>> Begin DOCUMENT EXTRACT
Hello,
I was hoping to include the function scipy.linalg.ordqz into a numba njit function. This function calls two LAPACK functions, and I found this issue on github (Issue 5301, sorry I’m not allowed to include links) showing how to do this, so I was initially optimistic. The first function I tried to implement was zgges
, which is the complex generalized Schur decomposition. I’m on windows, numba 0.55.1, python 3.10.4. The windows thing turns out to be relevant, quelle surprise!
Anyway, here is my attempt to implement the function:
from numba import njit
import numpy as np
from numba.extending import get_cython_function_address
import ctypes
# Datatype pointers to give to the cython LAPACK functions
_PTR = ctypes.POINTER
_dbl = ctypes.c_double
_int = ctypes.c_int
_ptr_dbl = _PTR(_dbl)
_ptr_int = _PTR(_int)
# zgges is the complex QZ-decomposition
zgges_addr = get_cython_function_address('scipy.linalg.cython_lapack', 'zgges')
zgges_functype = ctypes.CFUNCTYPE(None,
_ptr_int, # JOBVSL
_ptr_int, # JOBVSR
_ptr_int, # SORT
_ptr_int, # SELCTG
_ptr_int, # N
_ptr_dbl, # A, complex
_ptr_int, # LDA
_ptr_dbl, # B, complex
_ptr_int, # LDB
_ptr_int, # SDIM
_ptr_dbl, # ALPHA, complex
_ptr_dbl, # BETA, complex
_ptr_dbl, # VSL, complex
_ptr_int, # LDVSL
_ptr_dbl, # VSR, complex
_ptr_int, # LDVSR
_ptr_dbl, # WORK, complex
_ptr_int, # LWORK
_ptr_dbl, # RWORK
_ptr_int, # BWORK
_ptr_int) # INFO
zgges_fn = zgges_functype(zgges_addr)
@njit
def numba_zgges(x, y):
_M, _N = x.shape
A = x
B = y
JOBVSL = np.array([ord('V')], dtype=np.int32)
JOBVSR = np.array([ord('V')], dtype=np.int32)
SORT = np.array([ord('N')], dtype=np.int32)
SELCTG = np.empty(1, dtype=np.int32)
N = np.array(_N, dtype=np.int32)
LDA = np.array(_N, dtype=np.int32)
LDB = np.array(_N, dtype=np.int32)
SDIM = np.array(0, dtype=np.int32) # out
ALPHA = np.empty(_N, dtype=np.complex128) # out
BETA = np.empty(_N, dtype=np.complex128) # out
LDVSL = np.array(_N, dtype=np.int32)
VSL = np.empty((_N, _N), dtype=np.complex128) # out
LDVSR = np.array(_N, dtype=np.int32)
VSR = np.empty((_N, _N), dtype=np.complex128) # out
WORK = np.empty((1,), dtype=np.complex128) #out
LWORK = np.array(-1, dtype=np.int32)
>> End DOCUMENT EXTRACT
> _PROBLEM DESCRIPTION_:
Can you pick up the forum post above about calling zgges from a numba njit function and carry it on from its last line?
>> Begin DATA
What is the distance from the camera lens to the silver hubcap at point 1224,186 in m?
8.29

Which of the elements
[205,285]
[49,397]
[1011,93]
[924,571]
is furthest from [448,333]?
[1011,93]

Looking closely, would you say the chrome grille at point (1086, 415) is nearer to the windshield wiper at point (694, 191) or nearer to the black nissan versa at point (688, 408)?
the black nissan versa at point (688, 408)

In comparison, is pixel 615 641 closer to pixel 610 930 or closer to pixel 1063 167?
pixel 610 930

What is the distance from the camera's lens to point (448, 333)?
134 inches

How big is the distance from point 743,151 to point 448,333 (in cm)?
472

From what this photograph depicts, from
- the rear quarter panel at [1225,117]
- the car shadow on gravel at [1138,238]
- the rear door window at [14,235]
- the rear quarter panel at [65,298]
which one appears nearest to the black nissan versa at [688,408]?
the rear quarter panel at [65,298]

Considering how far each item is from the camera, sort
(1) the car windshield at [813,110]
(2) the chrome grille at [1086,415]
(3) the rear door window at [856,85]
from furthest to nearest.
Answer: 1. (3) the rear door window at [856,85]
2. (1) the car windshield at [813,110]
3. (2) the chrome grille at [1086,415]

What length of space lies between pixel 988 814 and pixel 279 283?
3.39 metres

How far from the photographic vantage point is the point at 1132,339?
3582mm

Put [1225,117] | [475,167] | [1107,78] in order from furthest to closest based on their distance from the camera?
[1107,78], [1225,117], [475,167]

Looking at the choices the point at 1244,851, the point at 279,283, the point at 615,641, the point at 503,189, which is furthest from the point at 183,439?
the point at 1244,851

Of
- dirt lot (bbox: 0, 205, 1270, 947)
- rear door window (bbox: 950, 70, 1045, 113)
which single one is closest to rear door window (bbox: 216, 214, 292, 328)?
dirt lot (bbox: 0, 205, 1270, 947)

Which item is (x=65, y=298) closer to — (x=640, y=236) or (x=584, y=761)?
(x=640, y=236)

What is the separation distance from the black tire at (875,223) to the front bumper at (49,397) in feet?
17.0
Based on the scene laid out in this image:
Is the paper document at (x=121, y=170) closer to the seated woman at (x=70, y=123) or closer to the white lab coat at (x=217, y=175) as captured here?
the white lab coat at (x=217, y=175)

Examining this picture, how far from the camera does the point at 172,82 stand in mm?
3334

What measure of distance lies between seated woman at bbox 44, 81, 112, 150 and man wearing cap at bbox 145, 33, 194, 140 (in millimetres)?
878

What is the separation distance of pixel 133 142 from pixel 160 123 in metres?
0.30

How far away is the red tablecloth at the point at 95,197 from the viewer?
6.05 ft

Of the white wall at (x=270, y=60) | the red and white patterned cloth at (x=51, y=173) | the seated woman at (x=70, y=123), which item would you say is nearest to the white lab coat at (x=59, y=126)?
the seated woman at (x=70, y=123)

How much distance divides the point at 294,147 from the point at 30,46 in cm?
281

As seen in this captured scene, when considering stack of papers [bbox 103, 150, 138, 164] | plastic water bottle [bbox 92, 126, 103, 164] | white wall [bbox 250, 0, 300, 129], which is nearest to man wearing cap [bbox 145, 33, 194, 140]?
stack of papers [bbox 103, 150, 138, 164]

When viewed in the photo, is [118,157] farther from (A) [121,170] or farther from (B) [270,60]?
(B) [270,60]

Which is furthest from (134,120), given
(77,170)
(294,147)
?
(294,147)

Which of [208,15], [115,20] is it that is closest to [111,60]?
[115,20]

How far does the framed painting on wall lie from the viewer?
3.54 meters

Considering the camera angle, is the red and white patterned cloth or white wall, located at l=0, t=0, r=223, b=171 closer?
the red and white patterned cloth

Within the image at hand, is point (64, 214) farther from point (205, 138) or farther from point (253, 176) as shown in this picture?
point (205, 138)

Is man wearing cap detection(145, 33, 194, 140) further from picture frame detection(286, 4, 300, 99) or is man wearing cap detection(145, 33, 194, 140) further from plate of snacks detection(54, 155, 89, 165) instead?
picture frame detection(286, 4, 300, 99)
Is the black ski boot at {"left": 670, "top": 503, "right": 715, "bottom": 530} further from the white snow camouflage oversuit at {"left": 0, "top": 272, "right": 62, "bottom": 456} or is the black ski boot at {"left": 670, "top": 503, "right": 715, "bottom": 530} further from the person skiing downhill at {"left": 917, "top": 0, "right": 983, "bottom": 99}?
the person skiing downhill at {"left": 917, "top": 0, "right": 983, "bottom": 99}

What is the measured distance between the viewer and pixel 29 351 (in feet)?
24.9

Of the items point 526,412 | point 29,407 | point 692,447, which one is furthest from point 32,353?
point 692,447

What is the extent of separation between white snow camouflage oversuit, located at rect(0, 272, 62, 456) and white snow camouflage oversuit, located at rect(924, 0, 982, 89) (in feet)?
>> End DATA
> _RESULT OF THIS EXERCISE_:
RWORK = np.empty(_N, dtype=np.float64)
BWORK = np.empty(_N, dtype=np.int32)
INFO = np.empty(1, dtype=np.int32)
zgges_fn(JOBVSL.ctypes,
JOBVSR.ctypes,
SORT.ctypes,
SELCTG.ctypes,
N.ctypes,
A.view(np.float64).ctypes,
LDA.ctypes,
B.view(np.float64).ctypes,
LDB.ctypes,
SDIM.ctypes,
ALPHA.view(np.float64).ctypes,
BETA.view(np.float64).ctypes,
VSL.view(np.float64).ctypes,
LDVSL.ctypes,
VSR.view(np.float64).ctypes,
LDVSR.ctypes,
WORK.view(np.float64).ctypes,
LWORK.ctypes,
RWORK.ctypes,
BWORK.ctypes,
INFO.ctypes)
print("Calculated workspace size as", WORK[0])
WS_SIZE = np.int32(WORK[0].real)
LWORK = np.array(WS_SIZE, np.int32)
WORK = np.empty(WS_SIZE, dtype=np.complex128)
zgges_fn(JOBVSL.ctypes,
JOBVSR.ctypes,
SORT.ctypes,
SELCTG.ctypes,
N.ctypes,
A.view(np.float64).ctypes,
LDA.ctypes,
B.view(np.float64).ctypes,
LDB.ctypes,
SDIM.ctypes,
ALPHA.view(np.float64).ctypes,
BETA.view(np.float64).ctypes,
VSL.view(np.float64).ctypes,
LDVSL.ctypes,
VSR.view(np.float64).ctypes,
LDVSR.ctypes,
WORK.view(np.float64).ctypes,
LWORK.ctypes,
RWORK.ctypes,
BWORK.ctypes,
INFO.ctypes)
# The LAPACK function also returns SDIM, WORK, BWORK, but I don't need them here.
return A, B, ALPHA, BETA, VSL.T, VSR.T, INFO
This function actually works great on small matrices. Here I reproduce the relevant test case from scipy:
n = 5
A = np.random.random([n, n])
B = np.random.random([n, n])
AA, BB, a, b, Q, Z, info = numba_zgges(np.asfortranarray(A, dtype='D'),
np.asfortranarray(B, dtype='D'))
aa = Q @ AA @ Z.conj().T
assert np.allclose(aa.real, A)
assert np.allclose(aa.imag, 0)
bb = Q @ BB @ Z.conj().T
assert np.allclose(bb.real, B)
assert np.allclose(bb.imag, 0)
assert np.allclose(Q @ Q.conj().T, np.eye(n))
assert np.allclose(Z @ Z.conj().T, np.eye(n))
assert np.all(np.diag(BB) >= 0)
When n <= 5
all the tests pass, but for larger matrices I get a memory heap corruption error, code 0xc0000374. I also get this error when I loop the test over and over, or when I try to pass the results of the function on to another jitted function.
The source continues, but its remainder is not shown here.